* begin SOURCE *

Monday, 27 April 2026

AI is Coming

For the 28th Annual McWilliams Probation Lecture on 14th July 2026, Professor Melissa Hamilton will speak on 'Artificial Intelligence in Probation: Opportunities, Risks, and Responsible Use'.

Melissa Hamilton is a Professor of Law & Criminal Justice at the University of Surrey and a Surrey AI Fellow with the Surrey Institute for People-Centred Artificial Intelligence. She holds a Juris Doctorate (law) and a PhD in Criminology and is a member of the Royal Statistical Society, International Corrections and Prisons Association, American Psychological Association, and the Association of Threat Assessment Professionals.

Her research is interdisciplinary and focuses on the use of AI and related technologies in criminal justice, sentencing practices, interpersonal violence, and trauma-informed approaches to legal and correctional decision-making. Before entering academia, Melissa worked as both a police officer and a prisons officer, experience that continues to inform her research and teaching.

Melissa’s work has been published across law, social science, and criminal justice journals. She also regularly contributes to public and professional discussions through print media, radio and television broadcasts, and online platforms including blogs and podcasts.

* end SOURCE *

### TASK INSTRUCTIONS
From the lecture announcement, list every organization Melissa Hamilton is named as a member of. The data that comes next stands apart from the lecture announcement and has no link to it.

* begin DATASET CONTENT *

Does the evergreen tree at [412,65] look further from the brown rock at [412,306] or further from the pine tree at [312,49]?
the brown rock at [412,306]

* end DATASET CONTENT *

### FINAL RESULT
- Royal Statistical Society
- International Corrections and Prisons Association
- American Psychological Association
- Association of Threat Assessment Professionals